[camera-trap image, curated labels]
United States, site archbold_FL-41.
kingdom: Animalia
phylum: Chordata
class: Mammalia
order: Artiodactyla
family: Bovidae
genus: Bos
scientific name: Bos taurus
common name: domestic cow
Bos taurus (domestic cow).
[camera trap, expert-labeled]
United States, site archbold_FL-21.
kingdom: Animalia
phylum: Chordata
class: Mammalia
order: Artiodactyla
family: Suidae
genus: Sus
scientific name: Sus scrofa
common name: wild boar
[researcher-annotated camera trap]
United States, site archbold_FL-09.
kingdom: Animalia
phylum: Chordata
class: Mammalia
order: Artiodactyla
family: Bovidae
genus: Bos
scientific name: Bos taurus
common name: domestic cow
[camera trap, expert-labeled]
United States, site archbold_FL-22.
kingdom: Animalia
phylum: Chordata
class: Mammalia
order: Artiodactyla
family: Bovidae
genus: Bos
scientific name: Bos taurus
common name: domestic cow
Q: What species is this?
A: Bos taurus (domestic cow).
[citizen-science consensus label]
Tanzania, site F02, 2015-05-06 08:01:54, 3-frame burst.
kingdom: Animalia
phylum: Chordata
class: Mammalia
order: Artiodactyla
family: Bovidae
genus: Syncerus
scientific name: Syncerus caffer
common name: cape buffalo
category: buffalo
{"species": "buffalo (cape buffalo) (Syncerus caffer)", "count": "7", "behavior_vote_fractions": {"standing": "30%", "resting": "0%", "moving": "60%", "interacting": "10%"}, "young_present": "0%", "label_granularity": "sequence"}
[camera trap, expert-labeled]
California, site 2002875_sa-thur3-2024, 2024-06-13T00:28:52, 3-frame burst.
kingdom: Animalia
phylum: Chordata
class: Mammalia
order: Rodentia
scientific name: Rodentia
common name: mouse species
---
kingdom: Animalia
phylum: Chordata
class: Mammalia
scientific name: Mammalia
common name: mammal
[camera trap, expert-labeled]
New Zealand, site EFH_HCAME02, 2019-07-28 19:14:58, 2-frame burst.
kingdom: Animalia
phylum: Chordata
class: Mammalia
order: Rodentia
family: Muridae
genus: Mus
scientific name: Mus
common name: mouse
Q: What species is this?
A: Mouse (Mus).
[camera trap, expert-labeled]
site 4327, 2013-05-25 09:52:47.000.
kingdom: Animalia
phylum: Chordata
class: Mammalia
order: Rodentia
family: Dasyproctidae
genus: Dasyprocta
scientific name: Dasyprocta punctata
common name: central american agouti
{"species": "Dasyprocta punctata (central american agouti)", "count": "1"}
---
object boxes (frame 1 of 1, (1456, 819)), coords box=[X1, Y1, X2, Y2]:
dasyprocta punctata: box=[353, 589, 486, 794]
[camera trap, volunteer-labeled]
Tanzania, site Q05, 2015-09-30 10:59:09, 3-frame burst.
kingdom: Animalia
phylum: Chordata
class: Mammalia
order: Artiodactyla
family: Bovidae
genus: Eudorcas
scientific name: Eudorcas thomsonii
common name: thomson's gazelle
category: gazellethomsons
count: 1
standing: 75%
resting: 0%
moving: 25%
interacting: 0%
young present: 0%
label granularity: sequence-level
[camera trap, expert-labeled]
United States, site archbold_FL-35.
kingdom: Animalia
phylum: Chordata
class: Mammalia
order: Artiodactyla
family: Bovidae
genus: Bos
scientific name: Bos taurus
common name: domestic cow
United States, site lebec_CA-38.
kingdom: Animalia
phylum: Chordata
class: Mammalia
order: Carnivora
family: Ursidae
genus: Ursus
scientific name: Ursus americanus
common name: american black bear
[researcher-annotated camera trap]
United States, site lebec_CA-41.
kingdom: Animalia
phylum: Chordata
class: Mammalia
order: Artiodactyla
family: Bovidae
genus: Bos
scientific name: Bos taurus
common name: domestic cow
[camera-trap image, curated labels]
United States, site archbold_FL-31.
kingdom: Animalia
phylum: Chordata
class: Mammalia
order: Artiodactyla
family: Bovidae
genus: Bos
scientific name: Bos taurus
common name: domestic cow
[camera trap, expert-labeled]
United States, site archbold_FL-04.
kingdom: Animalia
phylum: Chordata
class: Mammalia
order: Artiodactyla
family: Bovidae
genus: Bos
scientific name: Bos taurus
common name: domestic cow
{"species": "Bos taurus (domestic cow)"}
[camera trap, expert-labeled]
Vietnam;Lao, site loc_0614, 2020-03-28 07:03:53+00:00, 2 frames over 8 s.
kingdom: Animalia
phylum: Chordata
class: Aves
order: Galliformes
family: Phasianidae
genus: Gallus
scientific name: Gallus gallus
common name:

[TASK]
Transcribe all of the lines in the records precisely.

[EXERCISE SOLUTION]
[camera-trap image, curated labels]
United States, site archbold_FL-41.
kingdom: Animalia
phylum: Chordata
class: Mammalia
order: Artiodactyla
family: Bovidae
genus: Bos
scientific name: Bos taurus
common name: domestic cow
Bos taurus (domestic cow).
[camera trap, expert-labeled]
United States, site archbold_FL-21.
kingdom: Animalia
phylum: Chordata
class: Mammalia
order: Artiodactyla
family: Suidae
genus: Sus
scientific name: Sus scrofa
common name: wild boar
[researcher-annotated camera trap]
United States, site archbold_FL-09.
kingdom: Animalia
phylum: Chordata
class: Mammalia
order: Artiodactyla
family: Bovidae
genus: Bos
scientific name: Bos taurus
common name: domestic cow
[camera trap, expert-labeled]
United States, site archbold_FL-22.
kingdom: Animalia
phylum: Chordata
class: Mammalia
order: Artiodactyla
family: Bovidae
genus: Bos
scientific name: Bos taurus
common name: domestic cow
Q: What species is this?
A: Bos taurus (domestic cow).
[citizen-science consensus label]
Tanzania, site F02, 2015-05-06 08:01:54, 3-frame burst.
kingdom: Animalia
phylum: Chordata
class: Mammalia
order: Artiodactyla
family: Bovidae
genus: Syncerus
scientific name: Syncerus caffer
common name: cape buffalo
category: buffalo
{"species": "buffalo (cape buffalo) (Syncerus caffer)", "count": "7", "behavior_vote_fractions": {"standing": "30%", "resting": "0%", "moving": "60%", "interacting": "10%"}, "young_present": "0%", "label_granularity": "sequence"}
[camera trap, expert-labeled]
California, site 2002875_sa-thur3-2024, 2024-06-13T00:28:52, 3-frame burst.
kingdom: Animalia
phylum: Chordata
class: Mammalia
order: Rodentia
scientific name: Rodentia
common name: mouse species
---
kingdom: Animalia
phylum: Chordata
class: Mammalia
scientific name: Mammalia
common name: mammal
[camera trap, expert-labeled]
New Zealand, site EFH_HCAME02, 2019-07-28 19:14:58, 2-frame burst.
kingdom: Animalia
phylum: Chordata
class: Mammalia
order: Rodentia
family: Muridae
genus: Mus
scientific name: Mus
common name: mouse
Q: What species is this?
A: Mouse (Mus).
[camera trap, expert-labeled]
site 4327, 2013-05-25 09:52:47.000.
kingdom: Animalia
phylum: Chordata
class: Mammalia
order: Rodentia
family: Dasyproctidae
genus: Dasyprocta
scientific name: Dasyprocta punctata
common name: central american agouti
{"species": "Dasyprocta punctata (central american agouti)", "count": "1"}
---
object boxes (frame 1 of 1, (1456, 819)), coords box=[X1, Y1, X2, Y2]:
dasyprocta punctata: box=[353, 589, 486, 794]
[camera trap, volunteer-labeled]
Tanzania, site Q05, 2015-09-30 10:59:09, 3-frame burst.
kingdom: Animalia
phylum: Chordata
class: Mammalia
order: Artiodactyla
family: Bovidae
genus: Eudorcas
scientific name: Eudorcas thomsonii
common name: thomson's gazelle
category: gazellethomsons
count: 1
standing: 75%
resting: 0%
moving: 25%
interacting: 0%
young present: 0%
label granularity: sequence-level
[camera trap, expert-labeled]
United States, site archbold_FL-35.
kingdom: Animalia
phylum: Chordata
class: Mammalia
order: Artiodactyla
family: Bovidae
genus: Bos
scientific name: Bos taurus
common name: domestic cow
United States, site lebec_CA-38.
kingdom: Animalia
phylum: Chordata
class: Mammalia
order: Carnivora
family: Ursidae
genus: Ursus
scientific name: Ursus americanus
common name: american black bear
[researcher-annotated camera trap]
United States, site lebec_CA-41.
kingdom: Animalia
phylum: Chordata
class: Mammalia
order: Artiodactyla
family: Bovidae
genus: Bos
scientific name: Bos taurus
common name: domestic cow
[camera-trap image, curated labels]
United States, site archbold_FL-31.
kingdom: Animalia
phylum: Chordata
class: Mammalia
order: Artiodactyla
family: Bovidae
genus: Bos
scientific name: Bos taurus
common name: domestic cow
[camera trap, expert-labeled]
United States, site archbold_FL-04.
kingdom: Animalia
phylum: Chordata
class: Mammalia
order: Artiodactyla
family: Bovidae
genus: Bos
scientific name: Bos taurus
common name: domestic cow
{"species": "Bos taurus (domestic cow)"}
[camera trap, expert-labeled]
Vietnam;Lao, site loc_0614, 2020-03-28 07:03:53+00:00, 2 frames over 8 s.
kingdom: Animalia
phylum: Chordata
class: Aves
order: Galliformes
family: Phasianidae
genus: Gallus
scientific name: Gallus gallus
common name:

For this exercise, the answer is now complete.